### [CONSIGNE A]
Répondez à ces questions à partir de l'article sur l'exposition consacrée au Soudan :
(i) Qui a réalisé les photos exposées à la Maison des Métallos ?
(ii) Selon quel critère le travail présenté est-il classé ?
(iii) Grâce à quoi les visiteurs peuvent-ils se croire dans une file d'attente soudanaise ?
### [CONSIGNE B]
Recopiez à l'identique l'article sur l'exposition consacrée au Soudan, depuis « On devine une » jusqu'à « lui faire perdre. ».
### [CONSIGNE C]
Prolongez l'article sur l'exposition consacrée au Soudan à la Maison des Métallos à partir de sa dernière phrase.

==== TEXTE PROPOSÉ ====

Sous le sable des Métallos, le Soudan

On devine une sorte de trou dans le cadavre desséché de l’animal. Soit il s’agit de la trace d’un charognard venu se tailler directement dans le cadavre un steak circulaire, soit un autre animal s’étant ménagé une sortie de terrier passant par le corps du défunt, soit la trace d’un missile mais là c’est très peu probable. Des très nombreuses photos de Claude Iverné sur le Soudan à la Maison des Métallos, les bestioles mortes dont il ne reste pratiquement plus que l’empreinte sur le sol ne sont qu’un des volets de son travail tout simplement classé par genre. Cette expo gagne en simplicité ce que le propos scénographique aurait pu lui faire perdre.

C’est un des travers de notre époque que de « scénariser » les expositions. Un, on place les visiteurs devant les coupures de presse habituelles sur le Soudan pour préméditer un contraste des plus subtils. Deux, on les fait passer par un sas dans lesquels ils peuvent se croire, grâce à deux miroirs, dans une file d’attente soudanaise. Trois, ils débouchent ainsi conditionnés sur la grande salle aux murs tapissés des photos de Claude Iverné. On dirait une recette de cuisine mais franchement était-ce bien nécessaire.

==== EXTRAIT DES DONNÉES ====

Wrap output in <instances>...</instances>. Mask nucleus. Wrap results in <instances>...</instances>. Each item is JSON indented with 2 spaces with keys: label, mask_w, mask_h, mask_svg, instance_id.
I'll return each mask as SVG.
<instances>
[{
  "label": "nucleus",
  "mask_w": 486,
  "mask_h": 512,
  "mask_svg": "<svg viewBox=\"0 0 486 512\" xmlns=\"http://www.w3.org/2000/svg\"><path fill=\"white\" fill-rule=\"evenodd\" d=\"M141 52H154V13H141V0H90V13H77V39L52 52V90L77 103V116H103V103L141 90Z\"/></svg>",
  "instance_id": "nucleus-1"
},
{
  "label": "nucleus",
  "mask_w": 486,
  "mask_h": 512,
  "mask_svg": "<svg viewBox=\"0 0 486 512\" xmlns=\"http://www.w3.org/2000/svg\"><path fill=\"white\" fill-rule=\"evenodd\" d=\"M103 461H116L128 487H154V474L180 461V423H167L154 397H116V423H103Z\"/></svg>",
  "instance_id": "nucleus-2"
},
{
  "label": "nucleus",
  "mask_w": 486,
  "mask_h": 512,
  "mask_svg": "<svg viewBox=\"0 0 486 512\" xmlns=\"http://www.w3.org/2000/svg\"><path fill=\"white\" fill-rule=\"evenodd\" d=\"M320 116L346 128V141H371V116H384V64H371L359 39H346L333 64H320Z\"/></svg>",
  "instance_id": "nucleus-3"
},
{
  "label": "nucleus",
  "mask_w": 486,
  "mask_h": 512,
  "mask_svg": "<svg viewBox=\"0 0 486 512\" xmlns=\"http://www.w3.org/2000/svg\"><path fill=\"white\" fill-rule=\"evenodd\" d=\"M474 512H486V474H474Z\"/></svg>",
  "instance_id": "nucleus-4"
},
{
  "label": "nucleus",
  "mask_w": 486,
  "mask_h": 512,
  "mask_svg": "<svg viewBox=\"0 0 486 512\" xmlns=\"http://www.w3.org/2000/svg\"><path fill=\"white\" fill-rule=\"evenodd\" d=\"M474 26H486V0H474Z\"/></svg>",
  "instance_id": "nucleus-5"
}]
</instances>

====

### [RÉPONSE A]
(i) Claude Iverné.
(ii) Par genre.
(iii) Grâce à deux miroirs.

### [RÉPONSE B]
On devine une sorte de trou dans le cadavre desséché de l’animal. Soit il s’agit de la trace d’un charognard venu se tailler directement dans le cadavre un steak circulaire, soit un autre animal s’étant ménagé une sortie de terrier passant par le corps du défunt, soit la trace d’un missile mais là c’est très peu probable. Des très nombreuses photos de Claude Iverné sur le Soudan à la Maison des Métallos, les bestioles mortes dont il ne reste pratiquement plus que l’empreinte sur le sol ne sont qu’un des volets de son travail tout simplement classé par genre. Cette expo gagne en simplicité ce que le propos scénographique aurait pu lui faire perdre.

### [RÉPONSE C]
Mnaima Adjak, tribu Shenabla, nomade, Kordofan Nord, août 2001/Claude Iverné/Elnour

Car le travail de Claude Iverné se suffit à lui-même. Il est documentaire. Ses clichés sont ceux d’un explorateur qui ne tient pas à travestir la vérité et que pourront exploiter plus tard les géographes. Sans surprise ce Soudan a l’air sec, chaud, démuni et désertique. Le seul hiatus provient des reflets qui mangent désespérément les images. C’est la faute aux vitrages supérieurs qui font le tout de la salle. Au visiteur de trouver le bon angle qui diminuera cet agaçant défaut, c’est toute une gymnastique.

Toutes les photos sont en noir et blanc avec peu de contrastes ce qui fait qu’il y a une constante, assez esthétique au fond, de restitution diffuse des sujets, lesquels se fondent dans leur contexte. Au point par exemple que tel paysage sableux apparaît comme neigeux.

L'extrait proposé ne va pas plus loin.